Render every line of the records below as a JSON list of strings, one string per line, leaving out blank lines.

[BEGIN]

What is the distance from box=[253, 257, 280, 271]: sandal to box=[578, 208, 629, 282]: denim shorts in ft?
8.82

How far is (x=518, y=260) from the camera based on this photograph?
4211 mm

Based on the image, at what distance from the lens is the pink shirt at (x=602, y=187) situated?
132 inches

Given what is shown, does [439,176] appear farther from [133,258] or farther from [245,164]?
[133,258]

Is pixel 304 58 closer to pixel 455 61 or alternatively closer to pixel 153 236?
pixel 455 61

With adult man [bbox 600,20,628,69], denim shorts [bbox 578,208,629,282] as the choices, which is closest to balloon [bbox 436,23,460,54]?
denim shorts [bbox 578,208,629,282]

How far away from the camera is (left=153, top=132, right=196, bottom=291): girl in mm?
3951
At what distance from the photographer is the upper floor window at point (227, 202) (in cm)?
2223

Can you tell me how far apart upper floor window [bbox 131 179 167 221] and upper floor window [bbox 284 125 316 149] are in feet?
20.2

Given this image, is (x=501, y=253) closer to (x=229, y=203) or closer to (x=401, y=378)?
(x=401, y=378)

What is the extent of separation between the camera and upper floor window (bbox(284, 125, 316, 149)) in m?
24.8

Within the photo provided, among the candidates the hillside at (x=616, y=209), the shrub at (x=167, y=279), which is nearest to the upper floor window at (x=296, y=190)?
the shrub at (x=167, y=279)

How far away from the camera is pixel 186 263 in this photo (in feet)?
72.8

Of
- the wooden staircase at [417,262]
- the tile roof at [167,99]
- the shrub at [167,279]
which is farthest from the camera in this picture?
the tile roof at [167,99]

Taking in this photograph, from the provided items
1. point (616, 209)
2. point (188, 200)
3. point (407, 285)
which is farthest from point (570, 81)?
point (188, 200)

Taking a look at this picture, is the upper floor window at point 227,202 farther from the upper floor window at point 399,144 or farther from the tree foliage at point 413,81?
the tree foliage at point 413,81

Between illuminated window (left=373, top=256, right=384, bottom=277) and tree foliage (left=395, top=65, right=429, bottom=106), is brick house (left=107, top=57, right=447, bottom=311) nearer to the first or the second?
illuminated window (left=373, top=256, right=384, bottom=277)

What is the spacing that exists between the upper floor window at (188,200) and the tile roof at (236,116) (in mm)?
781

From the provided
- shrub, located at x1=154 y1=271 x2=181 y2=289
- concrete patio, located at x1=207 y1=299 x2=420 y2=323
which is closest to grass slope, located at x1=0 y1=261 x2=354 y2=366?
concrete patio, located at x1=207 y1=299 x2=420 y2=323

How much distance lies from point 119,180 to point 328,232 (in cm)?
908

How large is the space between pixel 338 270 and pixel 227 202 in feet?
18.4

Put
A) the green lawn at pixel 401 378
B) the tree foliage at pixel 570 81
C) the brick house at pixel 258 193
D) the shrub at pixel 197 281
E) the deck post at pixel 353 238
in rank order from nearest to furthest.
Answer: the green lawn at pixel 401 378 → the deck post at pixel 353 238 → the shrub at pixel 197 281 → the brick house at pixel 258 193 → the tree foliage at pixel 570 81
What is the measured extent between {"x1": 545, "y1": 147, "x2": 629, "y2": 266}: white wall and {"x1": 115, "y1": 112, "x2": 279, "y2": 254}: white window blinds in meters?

[END]

Solution to this exercise:
[
  "What is the distance from box=[253, 257, 280, 271]: sandal to box=[578, 208, 629, 282]: denim shorts in ft?",
  "8.82",
  "How far is (x=518, y=260) from the camera based on this photograph?",
  "4211 mm",
  "Based on the image, at what distance from the lens is the pink shirt at (x=602, y=187) situated?",
  "132 inches",
  "Given what is shown, does [439,176] appear farther from [133,258] or farther from [245,164]?",
  "[133,258]",
  "Is pixel 304 58 closer to pixel 455 61 or alternatively closer to pixel 153 236?",
  "pixel 455 61",
  "With adult man [bbox 600,20,628,69], denim shorts [bbox 578,208,629,282] as the choices, which is closest to balloon [bbox 436,23,460,54]?",
  "denim shorts [bbox 578,208,629,282]",
  "How far away from the camera is (left=153, top=132, right=196, bottom=291): girl in mm?",
  "3951",
  "At what distance from the photographer is the upper floor window at point (227, 202) (in cm)?",
  "2223",
  "Can you tell me how far apart upper floor window [bbox 131 179 167 221] and upper floor window [bbox 284 125 316 149] are in feet?",
  "20.2",
  "Given this image, is (x=501, y=253) closer to (x=229, y=203) or closer to (x=401, y=378)?",
  "(x=401, y=378)",
  "What is the extent of separation between the camera and upper floor window (bbox(284, 125, 316, 149)) in m?",
  "24.8",
  "Within the photo provided, among the candidates the hillside at (x=616, y=209), the shrub at (x=167, y=279), which is nearest to the upper floor window at (x=296, y=190)?",
  "the shrub at (x=167, y=279)",
  "How far away from the camera is pixel 186 263 in this photo (in feet)?",
  "72.8",
  "Of",
  "- the wooden staircase at [417,262]",
  "- the tile roof at [167,99]",
  "- the shrub at [167,279]",
  "which is farthest from the camera in this picture?",
  "the tile roof at [167,99]",
  "Taking in this photograph, from the provided items",
  "1. point (616, 209)",
  "2. point (188, 200)",
  "3. point (407, 285)",
  "which is farthest from point (570, 81)?",
  "point (188, 200)",
  "Taking a look at this picture, is the upper floor window at point 227,202 farther from the upper floor window at point 399,144 or farther from the tree foliage at point 413,81?",
  "the tree foliage at point 413,81",
  "Between illuminated window (left=373, top=256, right=384, bottom=277) and tree foliage (left=395, top=65, right=429, bottom=106), is brick house (left=107, top=57, right=447, bottom=311) nearer to the first or the second?",
  "illuminated window (left=373, top=256, right=384, bottom=277)",
  "What is the spacing that exists between the upper floor window at (188,200) and the tile roof at (236,116) (in mm)?",
  "781",
  "From the provided",
  "- shrub, located at x1=154 y1=271 x2=181 y2=289",
  "- concrete patio, located at x1=207 y1=299 x2=420 y2=323",
  "which is closest to grass slope, located at x1=0 y1=261 x2=354 y2=366?",
  "concrete patio, located at x1=207 y1=299 x2=420 y2=323",
  "How much distance lies from point 119,180 to point 328,232 (in cm)?",
  "908",
  "How large is the space between pixel 338 270 and pixel 227 202 in feet?",
  "18.4",
  "Put",
  "A) the green lawn at pixel 401 378",
  "B) the tree foliage at pixel 570 81",
  "C) the brick house at pixel 258 193",
  "D) the shrub at pixel 197 281",
  "E) the deck post at pixel 353 238",
  "in rank order from nearest to furthest.",
  "Answer: the green lawn at pixel 401 378 → the deck post at pixel 353 238 → the shrub at pixel 197 281 → the brick house at pixel 258 193 → the tree foliage at pixel 570 81",
  "What is the measured extent between {\"x1\": 545, \"y1\": 147, \"x2\": 629, \"y2\": 266}: white wall and {\"x1\": 115, \"y1\": 112, \"x2\": 279, \"y2\": 254}: white window blinds in meters?"
]